PROBLEM
Whatever appears in the records, retype it exactly, except for the pictures.

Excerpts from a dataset
===============

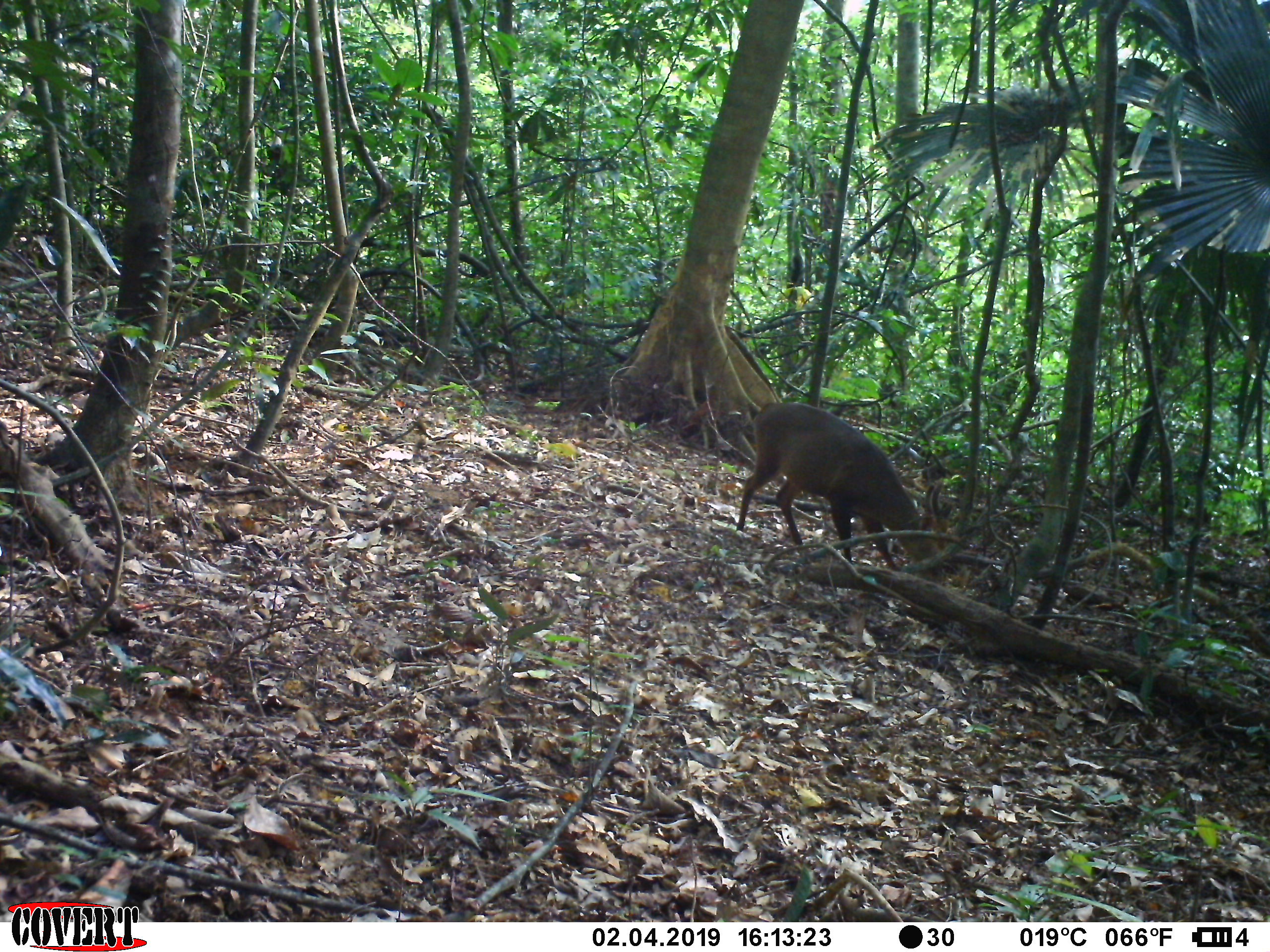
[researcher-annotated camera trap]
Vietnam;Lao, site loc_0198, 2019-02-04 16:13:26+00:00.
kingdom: Animalia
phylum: Chordata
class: Mammalia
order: Artiodactyla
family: Cervidae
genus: Muntiacus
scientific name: Muntiacus vuquangensis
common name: large-antlered muntjac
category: large antlered muntjac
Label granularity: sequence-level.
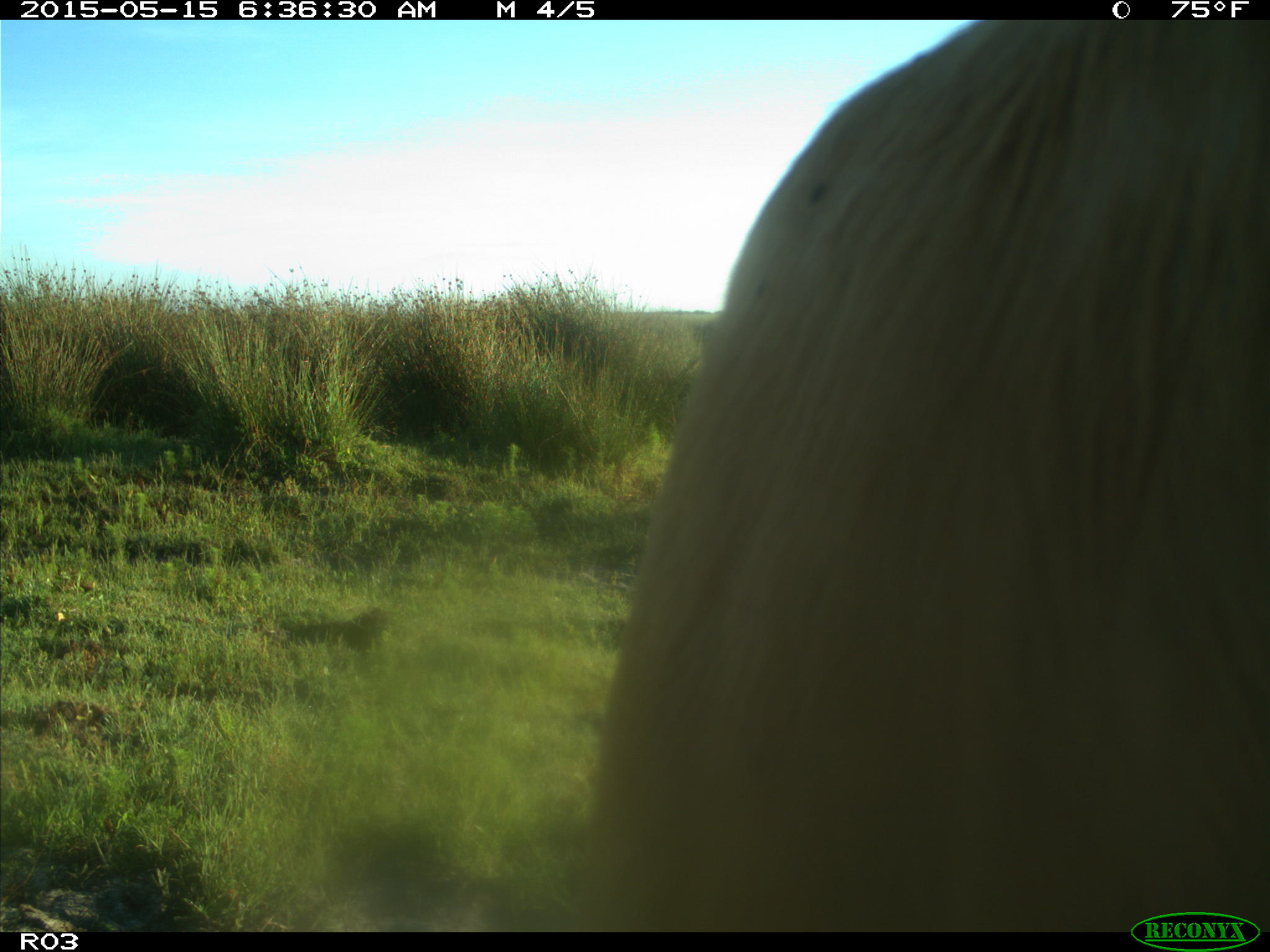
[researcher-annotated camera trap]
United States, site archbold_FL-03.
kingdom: Animalia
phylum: Chordata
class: Mammalia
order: Artiodactyla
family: Bovidae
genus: Bos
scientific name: Bos taurus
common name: domestic cow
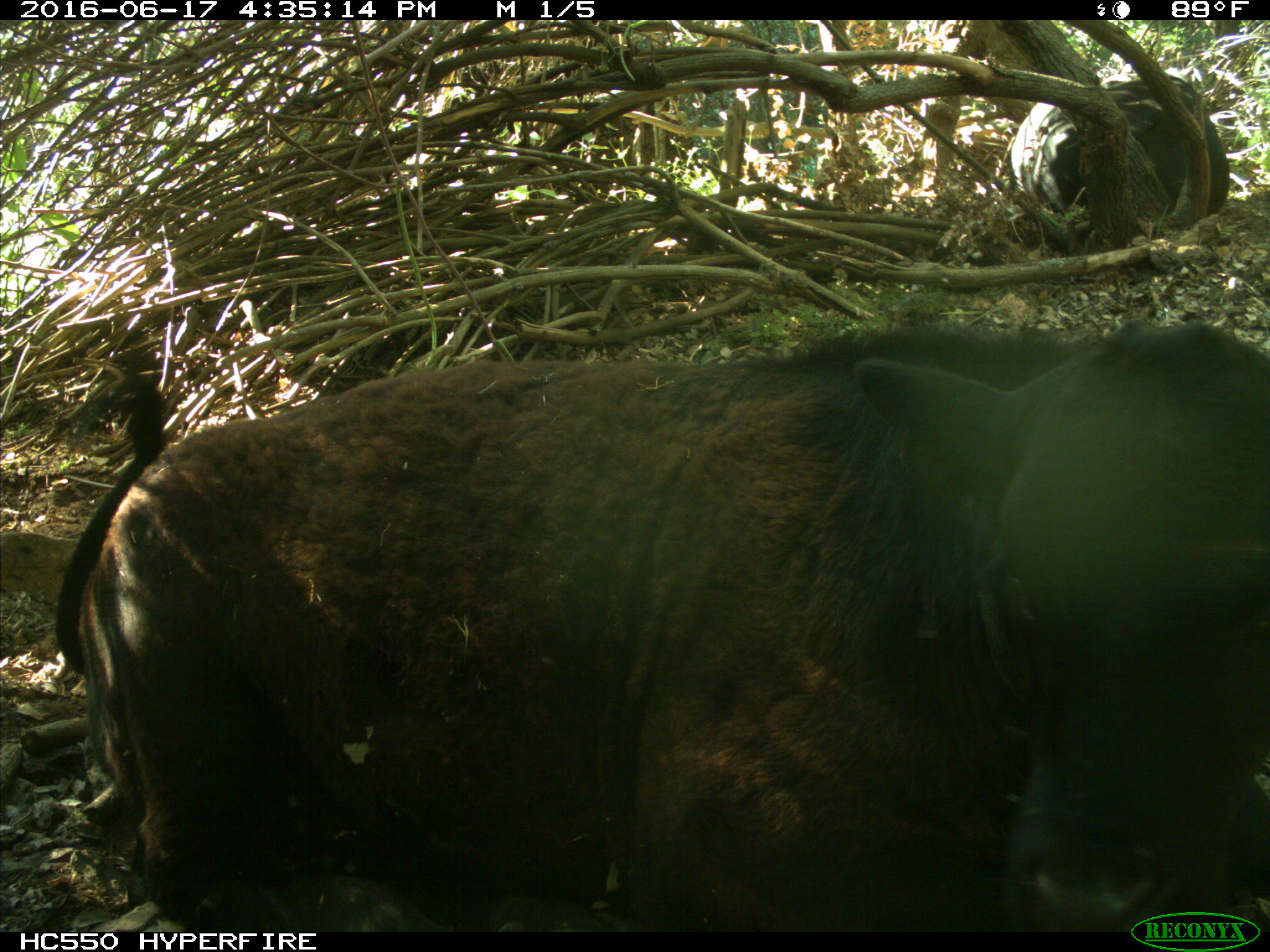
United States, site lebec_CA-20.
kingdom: Animalia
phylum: Chordata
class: Mammalia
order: Artiodactyla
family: Bovidae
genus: Bos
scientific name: Bos taurus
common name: domestic cow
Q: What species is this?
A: Bos taurus (domestic cow).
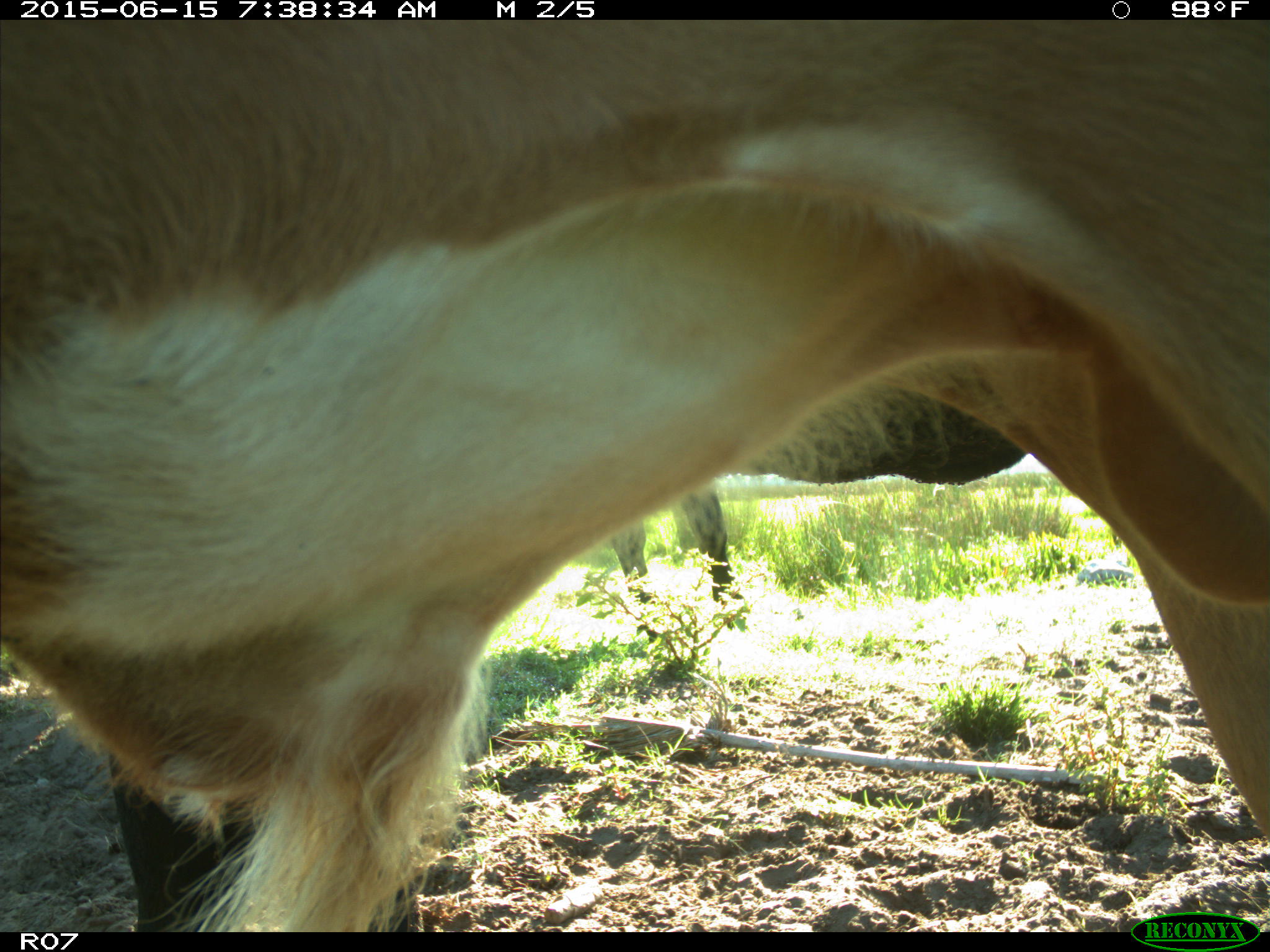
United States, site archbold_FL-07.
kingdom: Animalia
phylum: Chordata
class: Mammalia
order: Artiodactyla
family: Bovidae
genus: Bos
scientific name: Bos taurus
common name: domestic cow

===============

COMPLETED EXERCISE
[researcher-annotated camera trap]
Vietnam;Lao, site loc_0198, 2019-02-04 16:13:26+00:00.
kingdom: Animalia
phylum: Chordata
class: Mammalia
order: Artiodactyla
family: Cervidae
genus: Muntiacus
scientific name: Muntiacus vuquangensis
common name: large-antlered muntjac
category: large antlered muntjac
Label granularity: sequence-level.
[researcher-annotated camera trap]
United States, site archbold_FL-03.
kingdom: Animalia
phylum: Chordata
class: Mammalia
order: Artiodactyla
family: Bovidae
genus: Bos
scientific name: Bos taurus
common name: domestic cow
United States, site lebec_CA-20.
kingdom: Animalia
phylum: Chordata
class: Mammalia
order: Artiodactyla
family: Bovidae
genus: Bos
scientific name: Bos taurus
common name: domestic cow
Q: What species is this?
A: Bos taurus (domestic cow).
United States, site archbold_FL-07.
kingdom: Animalia
phylum: Chordata
class: Mammalia
order: Artiodactyla
family: Bovidae
genus: Bos
scientific name: Bos taurus
common name: domestic cow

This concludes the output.